▸ **Trecho selecionado**
Juridicamente os avanços foram muitos. "Antes da entrada em vigor da Lei Maria da Penha, não existia a possibilidade de conceder medidas de proteção a mulheres em situação de violência. Também não havia a possibilidade do agressor ser preso em flagrante ou de decretação da prisão preventiva. E isso fez diferença", disse a advogada.
Para Keli de Oliveira Rodrigues, coordenadora do Centro de Atendimento para Mulheres Vítimas de Violência (CDCM) "Casa Viviane dos Santos", localizado na Zona Leste da cidade de São Paulo, a lei é um dos principais instrumentos de diálogo com mulheres em situação de vulnerabilidade. A Casa Viviane foi inaugurada em 2004, dois anos antes da legislação, e era um dois únicos centros da região. A lei, explica Keli, foi fundamental para o enfrentamento cotidiano da violência doméstica.
Ela afirma que praticamente todos os centros de atendimento orientam as mulheres com base no texto. "A sociedade, em geral, conhece a Lei Maria da Penha, mas as pessoas não chegam a conhecer com profundidade. Conseguimos, então, aprofundar este conhecimento e elas passam a ter noção do que significa uma medida protetiva, quando fazer o boletim de ocorrência, os tipos de violência… Isso fica mais claro para elas", disse.
Falhas
Contudo, os especialistas ouvidos pelo Brasil de Fato são unânimes na avaliação: passada uma década, a lei ainda não foi completamente implementada e ainda possui sérios problemas de execução e estruturas que ainda precisam avançar, como a ampliação no número de casas de proteção à mulher, a expansão das delegacias e juizados especializados e uma melhor capacitação da rede assistencial.

▸ **Dados apresentados**

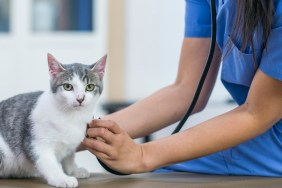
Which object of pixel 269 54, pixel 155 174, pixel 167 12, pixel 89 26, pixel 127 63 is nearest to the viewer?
pixel 269 54

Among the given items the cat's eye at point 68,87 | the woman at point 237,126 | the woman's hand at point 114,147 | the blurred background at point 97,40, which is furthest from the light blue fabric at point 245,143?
the blurred background at point 97,40

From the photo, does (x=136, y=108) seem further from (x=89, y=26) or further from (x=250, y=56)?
(x=89, y=26)

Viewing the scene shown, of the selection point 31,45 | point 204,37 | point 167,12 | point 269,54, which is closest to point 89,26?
point 31,45

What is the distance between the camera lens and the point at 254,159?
1174 millimetres

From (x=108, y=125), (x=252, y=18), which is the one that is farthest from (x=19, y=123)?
(x=252, y=18)

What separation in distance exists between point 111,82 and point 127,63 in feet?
0.63

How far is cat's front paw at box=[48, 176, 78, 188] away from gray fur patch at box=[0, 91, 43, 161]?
0.07 m

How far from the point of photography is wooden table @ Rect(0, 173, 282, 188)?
103 cm

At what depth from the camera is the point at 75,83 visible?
1.10 m

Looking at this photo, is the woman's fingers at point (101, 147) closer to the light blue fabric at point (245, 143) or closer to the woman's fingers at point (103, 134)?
the woman's fingers at point (103, 134)

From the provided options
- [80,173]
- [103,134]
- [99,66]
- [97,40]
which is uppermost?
[99,66]

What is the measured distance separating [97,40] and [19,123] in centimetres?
395

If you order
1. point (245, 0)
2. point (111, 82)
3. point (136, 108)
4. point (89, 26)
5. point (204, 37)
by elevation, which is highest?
point (245, 0)

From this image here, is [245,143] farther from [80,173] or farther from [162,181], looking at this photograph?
[80,173]
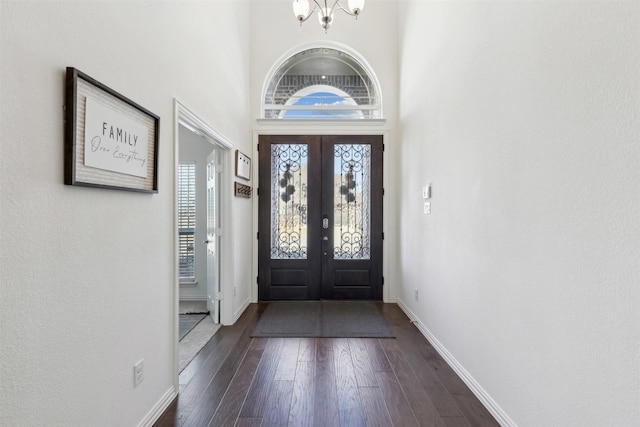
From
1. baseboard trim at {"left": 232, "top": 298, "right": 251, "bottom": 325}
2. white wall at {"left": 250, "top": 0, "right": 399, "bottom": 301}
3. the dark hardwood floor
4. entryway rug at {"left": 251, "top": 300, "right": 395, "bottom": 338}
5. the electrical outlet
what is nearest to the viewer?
the electrical outlet

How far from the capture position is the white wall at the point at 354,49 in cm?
425

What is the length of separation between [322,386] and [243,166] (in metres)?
2.59

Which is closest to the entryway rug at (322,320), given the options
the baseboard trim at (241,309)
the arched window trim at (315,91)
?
the baseboard trim at (241,309)

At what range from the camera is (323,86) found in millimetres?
4473

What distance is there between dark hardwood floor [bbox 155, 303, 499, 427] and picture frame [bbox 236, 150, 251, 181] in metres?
1.82

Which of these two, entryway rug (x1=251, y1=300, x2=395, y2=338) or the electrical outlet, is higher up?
the electrical outlet

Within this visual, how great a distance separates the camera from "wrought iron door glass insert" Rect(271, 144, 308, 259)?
432 centimetres

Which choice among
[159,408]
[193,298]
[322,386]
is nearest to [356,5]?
[322,386]

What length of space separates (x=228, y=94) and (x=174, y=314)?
2.30m

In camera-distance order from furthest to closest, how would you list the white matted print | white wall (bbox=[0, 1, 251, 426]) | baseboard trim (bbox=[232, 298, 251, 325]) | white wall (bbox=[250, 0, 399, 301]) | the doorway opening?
white wall (bbox=[250, 0, 399, 301]) → baseboard trim (bbox=[232, 298, 251, 325]) → the doorway opening → the white matted print → white wall (bbox=[0, 1, 251, 426])

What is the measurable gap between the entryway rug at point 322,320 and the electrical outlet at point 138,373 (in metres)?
1.46

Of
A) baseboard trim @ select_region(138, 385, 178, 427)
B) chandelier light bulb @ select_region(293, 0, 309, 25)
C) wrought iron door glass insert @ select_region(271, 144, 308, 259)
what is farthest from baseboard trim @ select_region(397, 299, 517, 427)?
chandelier light bulb @ select_region(293, 0, 309, 25)

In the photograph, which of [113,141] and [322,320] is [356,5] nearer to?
[113,141]

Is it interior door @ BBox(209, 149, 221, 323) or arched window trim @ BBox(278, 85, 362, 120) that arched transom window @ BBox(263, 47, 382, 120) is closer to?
arched window trim @ BBox(278, 85, 362, 120)
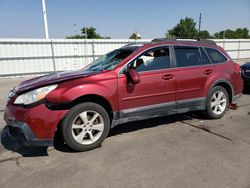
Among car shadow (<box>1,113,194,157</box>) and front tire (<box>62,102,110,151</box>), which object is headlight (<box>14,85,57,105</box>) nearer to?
front tire (<box>62,102,110,151</box>)

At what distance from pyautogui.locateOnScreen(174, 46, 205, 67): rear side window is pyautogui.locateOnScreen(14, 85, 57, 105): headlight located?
7.92 ft

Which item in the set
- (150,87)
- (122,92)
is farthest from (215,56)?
(122,92)

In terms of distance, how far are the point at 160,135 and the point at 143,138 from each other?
1.13 ft

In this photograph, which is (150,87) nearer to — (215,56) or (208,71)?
(208,71)

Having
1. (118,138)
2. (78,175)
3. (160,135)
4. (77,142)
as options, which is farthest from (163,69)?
(78,175)

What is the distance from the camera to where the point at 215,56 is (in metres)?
5.10

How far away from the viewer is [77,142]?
142 inches

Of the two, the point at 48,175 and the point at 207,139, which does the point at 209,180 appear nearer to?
the point at 207,139

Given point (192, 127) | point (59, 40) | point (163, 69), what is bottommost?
point (192, 127)

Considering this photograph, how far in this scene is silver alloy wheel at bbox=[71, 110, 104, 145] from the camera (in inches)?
142

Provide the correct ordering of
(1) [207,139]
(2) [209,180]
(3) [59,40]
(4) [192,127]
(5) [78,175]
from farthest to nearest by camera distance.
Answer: (3) [59,40]
(4) [192,127]
(1) [207,139]
(5) [78,175]
(2) [209,180]

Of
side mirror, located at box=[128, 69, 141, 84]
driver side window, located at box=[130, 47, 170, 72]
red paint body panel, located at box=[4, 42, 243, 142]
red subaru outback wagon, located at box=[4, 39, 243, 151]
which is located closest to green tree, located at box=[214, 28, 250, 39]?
red subaru outback wagon, located at box=[4, 39, 243, 151]

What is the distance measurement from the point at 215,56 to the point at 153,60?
1657 mm

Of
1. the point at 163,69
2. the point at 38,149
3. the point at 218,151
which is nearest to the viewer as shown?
the point at 218,151
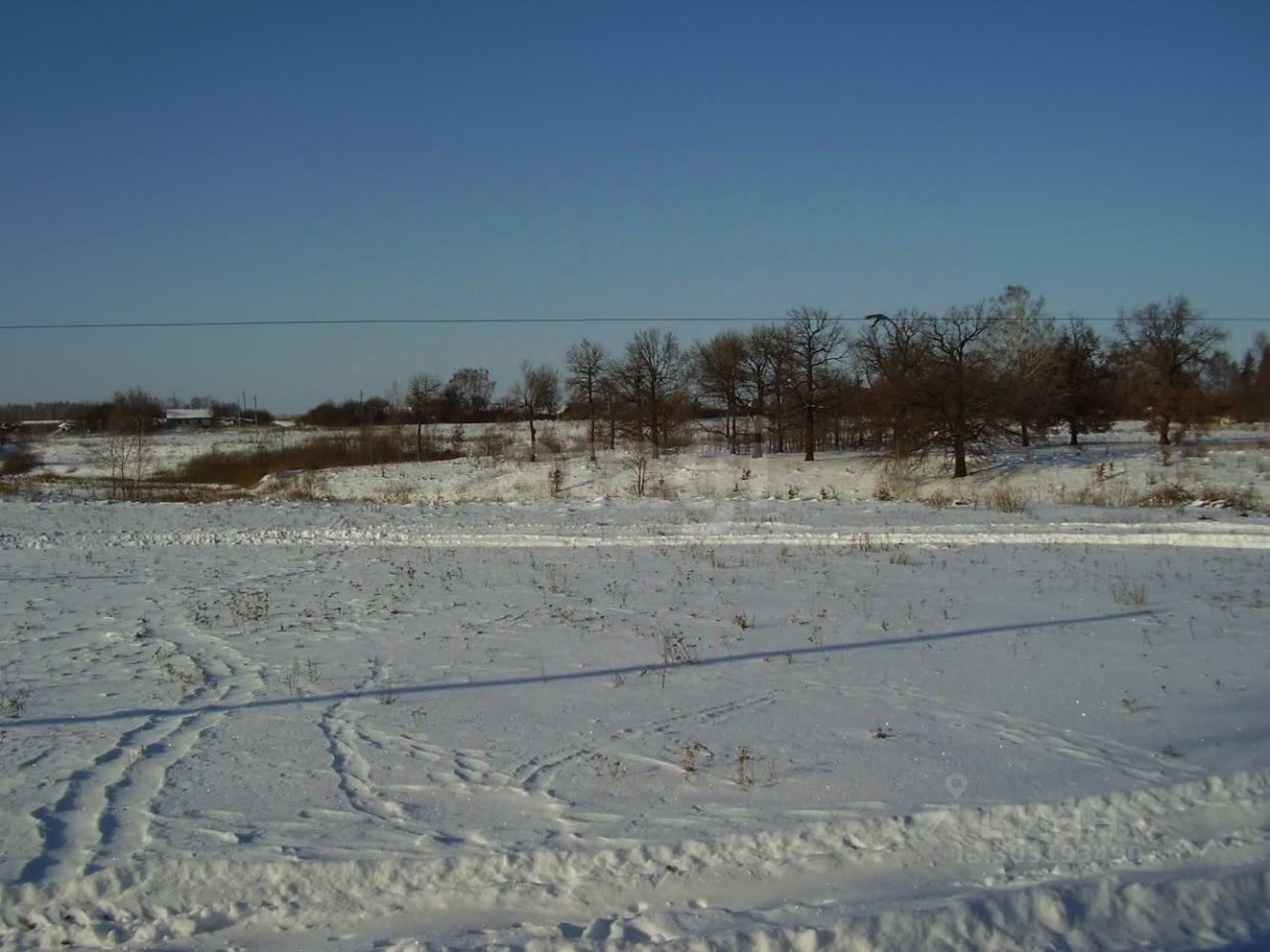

▸ **O que fazer**
(1) Traduza para o inglês esta frase do trecho sobre a Lei Maria da Penha: "Também não havia a possibilidade do agressor ser preso em flagrante ou de decretação da prisão preventiva."
(2) Reproduza, sem nenhuma alteração, a parte do trecho sobre a Lei Maria da Penha que vai de "Juridicamente os avanços" até "da violência doméstica.".

▸ **Respostas por tarefa**
(1) There was also no possibility of the aggressor being arrested in the act or of pretrial detention being ordered.

(2)
Juridicamente os avanços foram muitos. "Antes da entrada em vigor da Lei Maria da Penha, não existia a possibilidade de conceder medidas de proteção a mulheres em situação de violência. Também não havia a possibilidade do agressor ser preso em flagrante ou de decretação da prisão preventiva. E isso fez diferença", disse a advogada.
Para Keli de Oliveira Rodrigues, coordenadora do Centro de Atendimento para Mulheres Vítimas de Violência (CDCM) "Casa Viviane dos Santos", localizado na Zona Leste da cidade de São Paulo, a lei é um dos principais instrumentos de diálogo com mulheres em situação de vulnerabilidade. A Casa Viviane foi inaugurada em 2004, dois anos antes da legislação, e era um dois únicos centros da região. A lei, explica Keli, foi fundamental para o enfrentamento cotidiano da violência doméstica.